De ídolo a carrasco: Frontini abre o jogo sobre sua saída do Botafogo-PB

Publicado em segunda-feira, setembro 14, 2015 ·

FRONTINI“Ôôô… seu pesadelo! Frontini matador, o terror do galinheiro”, quando compôs em 2014 o canto para o então candidato a ídolo Frontini, carrasco do rival Treze na Série C de 2013, a torcida do Botafogo-PB mal podia imaginar que, um ano depois de vestir a camisa do Belo, o próprio centroavante, também se tornaria um pesadelo para os botafoguenses. Após uma saída conturbada do Bota ao fim da temporada passada, em virtude de um atrito com o vice-presidente, o empresário Breno Morais, o argentino de 34 anos regressou ao Vila Nova-GO, onde conquistou o acesso à Série B em 2013. E quis o destino que Frontini e Botafogo-PB se reencontrassem. Agora em lados opostos. Melhor para o camisa 9, autor de três gols na soma dos dois jogos entre goianos e paraibanos pela terceirona deste ano.
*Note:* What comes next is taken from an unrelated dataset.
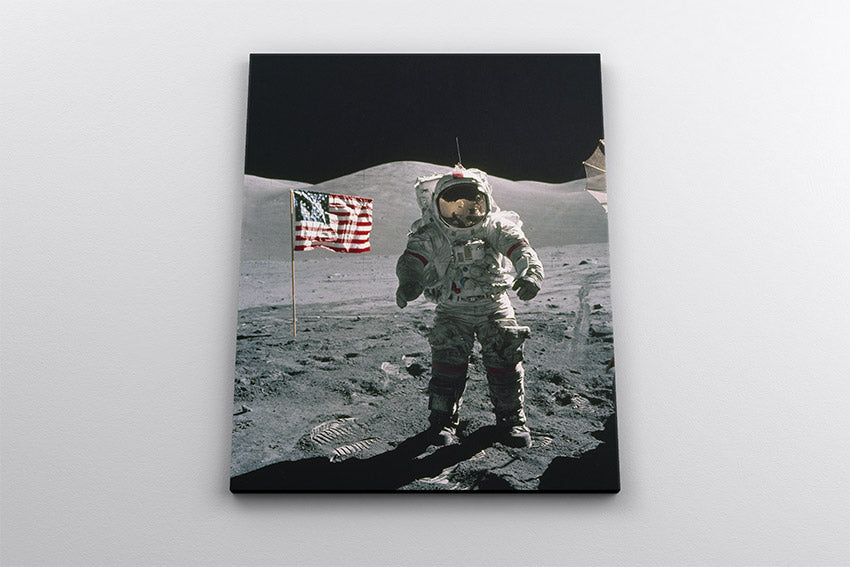 Apollo 17 astronaut Eugene Cernan on the surface of the Moon, standing next to an American flag. Canvas wall art in room.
Na saída do Estádio Almeidão, no último sábado (12), depois da vitória do seu atual time contra o ex (2 a 1).Frontini revelou os detalhes de sua saída da Maravilha do Contorno, em dezembro de 2014. Antes, ele vibrou por balançar novamente as redes do Botafogo – no encontro do primeiro turno, foi dele os gols da vitória do Vila por 2 a 0, em Goiânia.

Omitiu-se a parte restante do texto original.